Candidates need to consider which investigations will give the best return on information to assist in diagnosis, rather than selecting what are often seen as ‘baseline’ investigations. In managing acute chest pain in the practice setting, candidates need to be aware of current guidelines, including those regarding the use of oxygen. The case required specific management steps, with candidates expected to provide appropriate drug regimens rather than just listing drug names.

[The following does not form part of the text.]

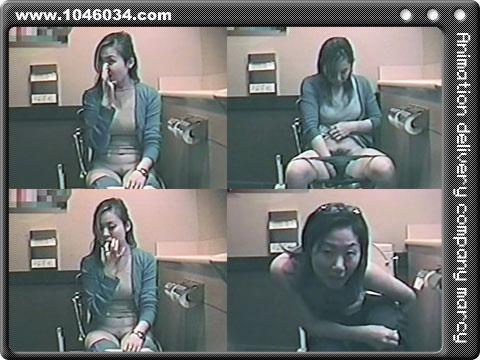 女子トイレ盗撮 ナプキン交換映像もありますよ☆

RACGP Conclusion on Technique

As outlined above, there are some common themes and key issues to consider when approaching the KFP exam:

  • The KFP exam is not a simple short-answer paper. You must answer the question in the context of the clinical scenario provided, utilising all of the information provided. Read the scenario at least twice.
  • Keep your answers succinct.
  • Only provide the number of answers requested. Review your answer – have you created a list rather than one answer per line? If so, you will be penalised for extra answers.
  • Always read the question at least twice and, after you answer, check that you have answered the actual question asked.
  • Be specific in your answers, whether in the investigations being ordered or the treatment you are prescribing. Non-specific answers will not score or will attract a much lower score.
  • General answers such as ‘educate’, ‘refer’, ‘reassure’ or ‘review’ do not score without specific detail. For example, providing a review timeline and details about the specialist to whom you are referring (along with degree if urgency, if appropriate) may score marks if relevant to the scenario and question.
  • Be aware of clinical guidelines and any important changes or additions to treatments. If guidelines change very close to the exam, the marking keys are adapted to consider the original and the new guidelines so candidates are not penalised if they have not seen a guide published close to the exam sitting.
  • Access the practice exams provided after enrolment closes and utilise the RACGP assessment resources provided for candidates.